• Directions: Can you write out all the items below again, swapping every "camera's location" for "viewer's position" and leaving everything else untouched?

Scene-based spatial questions:

========

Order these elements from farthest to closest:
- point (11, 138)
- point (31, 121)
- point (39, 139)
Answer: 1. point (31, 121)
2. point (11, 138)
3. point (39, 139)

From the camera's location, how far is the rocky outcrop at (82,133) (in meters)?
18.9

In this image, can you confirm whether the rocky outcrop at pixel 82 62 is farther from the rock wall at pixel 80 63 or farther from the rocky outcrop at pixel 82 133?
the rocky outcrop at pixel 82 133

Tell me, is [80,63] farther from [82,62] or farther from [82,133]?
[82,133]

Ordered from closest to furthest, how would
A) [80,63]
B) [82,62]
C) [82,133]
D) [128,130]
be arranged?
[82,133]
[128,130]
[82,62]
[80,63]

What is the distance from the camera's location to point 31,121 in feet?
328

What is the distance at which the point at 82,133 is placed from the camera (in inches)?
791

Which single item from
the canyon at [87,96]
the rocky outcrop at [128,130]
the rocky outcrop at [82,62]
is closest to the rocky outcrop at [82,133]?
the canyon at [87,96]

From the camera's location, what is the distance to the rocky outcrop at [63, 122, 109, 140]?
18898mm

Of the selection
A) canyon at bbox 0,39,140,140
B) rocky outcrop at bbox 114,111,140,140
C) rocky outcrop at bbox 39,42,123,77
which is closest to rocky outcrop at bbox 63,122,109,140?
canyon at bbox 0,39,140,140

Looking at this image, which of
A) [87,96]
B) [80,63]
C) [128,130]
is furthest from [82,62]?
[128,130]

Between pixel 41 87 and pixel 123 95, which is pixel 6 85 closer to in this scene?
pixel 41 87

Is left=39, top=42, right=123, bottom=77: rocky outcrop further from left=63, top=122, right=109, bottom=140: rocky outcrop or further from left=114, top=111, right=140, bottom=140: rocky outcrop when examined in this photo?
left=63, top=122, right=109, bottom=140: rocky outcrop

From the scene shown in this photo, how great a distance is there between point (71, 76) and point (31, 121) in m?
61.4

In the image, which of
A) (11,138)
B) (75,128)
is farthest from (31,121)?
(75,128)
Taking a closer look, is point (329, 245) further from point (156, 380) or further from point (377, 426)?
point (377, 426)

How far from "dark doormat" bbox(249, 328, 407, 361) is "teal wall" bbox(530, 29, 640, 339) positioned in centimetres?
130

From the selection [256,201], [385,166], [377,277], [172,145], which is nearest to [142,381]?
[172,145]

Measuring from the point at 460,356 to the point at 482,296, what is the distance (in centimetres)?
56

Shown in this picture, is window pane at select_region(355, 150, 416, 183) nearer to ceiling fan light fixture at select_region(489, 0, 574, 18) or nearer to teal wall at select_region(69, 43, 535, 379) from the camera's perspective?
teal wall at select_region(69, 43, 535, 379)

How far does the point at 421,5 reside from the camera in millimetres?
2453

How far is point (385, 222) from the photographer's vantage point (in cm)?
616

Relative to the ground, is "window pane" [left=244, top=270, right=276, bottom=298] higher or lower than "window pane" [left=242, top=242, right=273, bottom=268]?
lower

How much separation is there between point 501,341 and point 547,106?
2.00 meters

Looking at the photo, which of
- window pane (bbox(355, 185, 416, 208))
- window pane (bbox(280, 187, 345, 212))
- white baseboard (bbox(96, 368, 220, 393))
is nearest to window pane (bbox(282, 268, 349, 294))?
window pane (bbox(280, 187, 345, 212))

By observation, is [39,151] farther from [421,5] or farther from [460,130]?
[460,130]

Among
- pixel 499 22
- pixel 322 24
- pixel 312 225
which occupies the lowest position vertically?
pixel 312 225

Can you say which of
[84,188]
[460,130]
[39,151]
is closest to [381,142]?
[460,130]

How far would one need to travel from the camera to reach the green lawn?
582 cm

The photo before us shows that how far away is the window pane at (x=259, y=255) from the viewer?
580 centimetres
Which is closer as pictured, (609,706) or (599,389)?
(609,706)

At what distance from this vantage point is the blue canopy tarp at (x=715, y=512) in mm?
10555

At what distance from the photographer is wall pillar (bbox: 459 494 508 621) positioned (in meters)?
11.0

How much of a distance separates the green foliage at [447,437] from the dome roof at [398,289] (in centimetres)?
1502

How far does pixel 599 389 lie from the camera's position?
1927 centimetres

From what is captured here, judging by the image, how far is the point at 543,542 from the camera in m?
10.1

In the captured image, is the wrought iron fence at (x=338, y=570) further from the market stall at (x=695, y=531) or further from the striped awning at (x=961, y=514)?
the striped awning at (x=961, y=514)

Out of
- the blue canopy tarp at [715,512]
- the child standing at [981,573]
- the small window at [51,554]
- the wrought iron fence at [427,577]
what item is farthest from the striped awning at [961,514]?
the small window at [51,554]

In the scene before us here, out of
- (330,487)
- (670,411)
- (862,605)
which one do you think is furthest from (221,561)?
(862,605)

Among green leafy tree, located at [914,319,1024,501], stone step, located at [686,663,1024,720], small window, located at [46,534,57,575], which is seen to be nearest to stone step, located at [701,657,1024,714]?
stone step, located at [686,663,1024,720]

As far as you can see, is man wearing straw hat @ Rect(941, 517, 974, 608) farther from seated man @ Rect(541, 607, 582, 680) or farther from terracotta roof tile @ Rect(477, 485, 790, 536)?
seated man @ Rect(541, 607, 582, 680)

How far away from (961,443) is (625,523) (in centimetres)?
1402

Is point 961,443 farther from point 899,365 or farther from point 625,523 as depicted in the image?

========

• Response:
Order these elements from farthest to closest:
- point (11, 138)
- point (31, 121)
- point (39, 139)
Answer: 1. point (31, 121)
2. point (11, 138)
3. point (39, 139)

From the viewer's position, how far is the rocky outcrop at (82,133) (in meters)?
18.9

In this image, can you confirm whether the rocky outcrop at pixel 82 62 is farther from the rock wall at pixel 80 63 or farther from the rocky outcrop at pixel 82 133?
the rocky outcrop at pixel 82 133

Tell me, is [80,63] farther from [82,62] or farther from [82,133]?
[82,133]

Ordered from closest to furthest, how would
A) [80,63]
B) [82,62]
C) [82,133]
D) [128,130]
be arranged?
[82,133]
[128,130]
[82,62]
[80,63]

What is the distance from the viewer's position to point 31,121 in feet?
328

What is the distance at which the point at 82,133 is placed from the camera (in inches)?
791

Which single item from
the canyon at [87,96]
the rocky outcrop at [128,130]
the rocky outcrop at [82,62]
is closest to the rocky outcrop at [82,133]?
the canyon at [87,96]

From the viewer's position, what is the distance to the rocky outcrop at [63, 122, 109, 140]?
18898mm

Of the selection
A) canyon at bbox 0,39,140,140
B) rocky outcrop at bbox 114,111,140,140
C) rocky outcrop at bbox 39,42,123,77
which is closest to rocky outcrop at bbox 63,122,109,140?
canyon at bbox 0,39,140,140

Looking at this image, which of
A) [87,96]
B) [80,63]
C) [128,130]
is furthest from [82,62]?
[128,130]

Between pixel 41 87 and pixel 123 95, which is pixel 6 85 closer to in this scene?
pixel 41 87

Is left=39, top=42, right=123, bottom=77: rocky outcrop further from left=63, top=122, right=109, bottom=140: rocky outcrop or further from left=114, top=111, right=140, bottom=140: rocky outcrop when examined in this photo?
left=63, top=122, right=109, bottom=140: rocky outcrop

From the scene shown in this photo, how great a distance is there between point (71, 76) and point (31, 121) in m?
61.4

In the image, which of
A) (11,138)
B) (75,128)
is farthest from (31,121)?
(75,128)
Taking a closer look, is point (329, 245) further from point (156, 380) or further from point (377, 426)?
point (377, 426)

How far from "dark doormat" bbox(249, 328, 407, 361) is "teal wall" bbox(530, 29, 640, 339) positioned in centimetres?
130

From the selection [256,201], [385,166], [377,277], [172,145], which is nearest to [142,381]?
[172,145]

Measuring from the point at 460,356 to the point at 482,296, what is the distance (in centimetres)?
56

Shown in this picture, is window pane at select_region(355, 150, 416, 183) nearer to ceiling fan light fixture at select_region(489, 0, 574, 18) or nearer to teal wall at select_region(69, 43, 535, 379) from the camera's perspective?
teal wall at select_region(69, 43, 535, 379)

How far does the point at 421,5 reside from the camera in millimetres?
2453

How far is point (385, 222) from the photographer's vantage point (in cm)?
616

Relative to the ground, is "window pane" [left=244, top=270, right=276, bottom=298] higher or lower than "window pane" [left=242, top=242, right=273, bottom=268]?
lower

How much separation is there between point 501,341 and point 547,106?
2.00 meters

Looking at the photo, which of
- window pane (bbox(355, 185, 416, 208))
- window pane (bbox(280, 187, 345, 212))
- white baseboard (bbox(96, 368, 220, 393))
is nearest to window pane (bbox(282, 268, 349, 294))?
window pane (bbox(280, 187, 345, 212))

By observation, is [39,151] farther from [421,5] or farther from [460,130]?
[460,130]

Among
- pixel 499 22
- pixel 322 24
- pixel 312 225
which occupies the lowest position vertically?
pixel 312 225

Can you say which of
[84,188]
[460,130]
[39,151]
is closest to [381,142]?
[460,130]

How far would one need to travel from the camera to reach the green lawn?
582 cm

The photo before us shows that how far away is the window pane at (x=259, y=255) from the viewer?
580 centimetres
Which is closer as pictured, (609,706) or (599,389)?
(609,706)

At what distance from this vantage point is the blue canopy tarp at (x=715, y=512) in mm?
10555

At what distance from the photographer is wall pillar (bbox: 459 494 508 621) positioned (in meters)?
11.0

How much of a distance separates the green foliage at [447,437] from the dome roof at [398,289] (in centimetres)?
1502

How far does pixel 599 389 lie from the camera's position?
1927 centimetres

From what is captured here, judging by the image, how far is the point at 543,542 from the camera in m?
10.1

In the captured image, is the wrought iron fence at (x=338, y=570) further from the market stall at (x=695, y=531) or further from the striped awning at (x=961, y=514)?
the striped awning at (x=961, y=514)

Out of
- the blue canopy tarp at [715,512]
- the child standing at [981,573]
- the small window at [51,554]
- the wrought iron fence at [427,577]
what item is farthest from the striped awning at [961,514]?
the small window at [51,554]

In the scene before us here, out of
- (330,487)
- (670,411)
- (862,605)
which one do you think is furthest from (221,561)?
(862,605)

Among green leafy tree, located at [914,319,1024,501], stone step, located at [686,663,1024,720], small window, located at [46,534,57,575], which is seen to be nearest to stone step, located at [701,657,1024,714]?
stone step, located at [686,663,1024,720]

As far as you can see, is man wearing straw hat @ Rect(941, 517, 974, 608) farther from seated man @ Rect(541, 607, 582, 680) or farther from terracotta roof tile @ Rect(477, 485, 790, 536)?
seated man @ Rect(541, 607, 582, 680)

How far away from (961,443) is (625,523) (in centimetres)?
1402

Is point 961,443 farther from point 899,365 or farther from point 625,523 as depicted in the image?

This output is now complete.